● The request
Copy out all of the material below, changing every "gravel shoulder" to "dirt shoulder" and leaving the rest untouched.

★ ★ ★ ★

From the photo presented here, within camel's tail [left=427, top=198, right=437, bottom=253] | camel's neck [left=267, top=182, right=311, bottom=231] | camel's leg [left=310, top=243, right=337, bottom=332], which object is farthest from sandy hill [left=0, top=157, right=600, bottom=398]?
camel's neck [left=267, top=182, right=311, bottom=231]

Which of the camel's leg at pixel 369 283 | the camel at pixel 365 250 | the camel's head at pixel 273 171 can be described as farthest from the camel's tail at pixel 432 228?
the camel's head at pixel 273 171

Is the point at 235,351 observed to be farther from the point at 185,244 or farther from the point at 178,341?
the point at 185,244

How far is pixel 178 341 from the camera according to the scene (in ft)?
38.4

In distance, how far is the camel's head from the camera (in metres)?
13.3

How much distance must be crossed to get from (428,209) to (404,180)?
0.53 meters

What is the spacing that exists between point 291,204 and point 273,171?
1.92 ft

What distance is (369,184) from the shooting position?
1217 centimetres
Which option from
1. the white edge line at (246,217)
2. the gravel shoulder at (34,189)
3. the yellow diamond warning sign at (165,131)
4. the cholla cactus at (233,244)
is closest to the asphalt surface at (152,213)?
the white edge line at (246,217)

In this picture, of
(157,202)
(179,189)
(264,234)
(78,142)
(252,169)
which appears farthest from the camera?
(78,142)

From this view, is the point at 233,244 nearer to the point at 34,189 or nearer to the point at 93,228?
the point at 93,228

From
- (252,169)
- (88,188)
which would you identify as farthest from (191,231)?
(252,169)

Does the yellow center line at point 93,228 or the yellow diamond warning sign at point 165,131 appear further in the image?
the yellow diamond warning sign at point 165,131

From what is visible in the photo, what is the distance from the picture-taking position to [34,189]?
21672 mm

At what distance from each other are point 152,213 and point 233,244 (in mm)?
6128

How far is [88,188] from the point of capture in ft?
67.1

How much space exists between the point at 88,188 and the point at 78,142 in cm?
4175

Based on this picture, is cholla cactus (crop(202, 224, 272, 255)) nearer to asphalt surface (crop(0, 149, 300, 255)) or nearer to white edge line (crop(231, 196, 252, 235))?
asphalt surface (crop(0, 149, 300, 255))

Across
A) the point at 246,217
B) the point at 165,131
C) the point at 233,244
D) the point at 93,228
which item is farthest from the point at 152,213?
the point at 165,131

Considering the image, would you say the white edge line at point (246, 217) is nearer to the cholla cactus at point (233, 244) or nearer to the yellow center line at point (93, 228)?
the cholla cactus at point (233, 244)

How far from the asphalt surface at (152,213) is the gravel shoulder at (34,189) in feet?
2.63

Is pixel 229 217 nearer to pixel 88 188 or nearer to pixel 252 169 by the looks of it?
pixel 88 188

★ ★ ★ ★

● Result
From the photo presented here, within camel's tail [left=427, top=198, right=437, bottom=253] | camel's neck [left=267, top=182, right=311, bottom=231] | camel's leg [left=310, top=243, right=337, bottom=332], which object is farthest from sandy hill [left=0, top=157, right=600, bottom=398]?
camel's neck [left=267, top=182, right=311, bottom=231]

Which of the camel's leg at pixel 369 283 | the camel at pixel 365 250 | the camel's head at pixel 273 171 can be described as farthest from the camel's tail at pixel 432 228?
the camel's head at pixel 273 171

Is the point at 235,351 observed to be farther from the point at 185,244 or farther from the point at 178,341?
the point at 185,244

How far is pixel 178 341 from the camera according to the scene (in ft)?
38.4

In distance, how far is the camel's head from the camera (in metres)?
13.3

How much distance must be crossed to get from (428,209) to (404,180)?
0.53 meters

What is the spacing that exists between point 291,204 and point 273,171?
1.92 ft

What distance is (369,184) from the shooting position?
1217 centimetres
Which option from
1. the white edge line at (246,217)
2. the dirt shoulder at (34,189)
3. the yellow diamond warning sign at (165,131)
4. the cholla cactus at (233,244)
is closest to the asphalt surface at (152,213)?
the white edge line at (246,217)

In this picture, of
(157,202)
(179,189)
(264,234)
(78,142)
(252,169)
which appears farthest from the camera?
(78,142)

From this view, is the point at 233,244 nearer to the point at 34,189 or nearer to the point at 93,228?
the point at 93,228

From
- (252,169)
- (88,188)
which would you identify as farthest from (191,231)?
(252,169)

Does the yellow center line at point 93,228 or the yellow diamond warning sign at point 165,131 appear further in the image?
the yellow diamond warning sign at point 165,131

From what is visible in the photo, what is the distance from the picture-taking position to [34,189]?
21672 mm

At what distance from each other are point 152,213 and point 233,244 (in mm)?
6128

How far is [88,188] from the point of capture in ft?
67.1

How much space exists between the point at 88,188 and the point at 78,142 in cm?
4175

Based on this picture, is cholla cactus (crop(202, 224, 272, 255)) nearer to asphalt surface (crop(0, 149, 300, 255)) or nearer to white edge line (crop(231, 196, 252, 235))?
asphalt surface (crop(0, 149, 300, 255))

Across
A) the point at 246,217
B) the point at 165,131
C) the point at 233,244
D) the point at 93,228
which item is farthest from the point at 152,213?
the point at 165,131

Considering the image, would you say the white edge line at point (246, 217) is nearer to the cholla cactus at point (233, 244) or nearer to the yellow center line at point (93, 228)?
the cholla cactus at point (233, 244)

How far from the asphalt surface at (152,213) is the dirt shoulder at (34,189) in feet?
2.63

Is pixel 229 217 nearer to pixel 88 188 or nearer to pixel 252 169 by the looks of it?
pixel 88 188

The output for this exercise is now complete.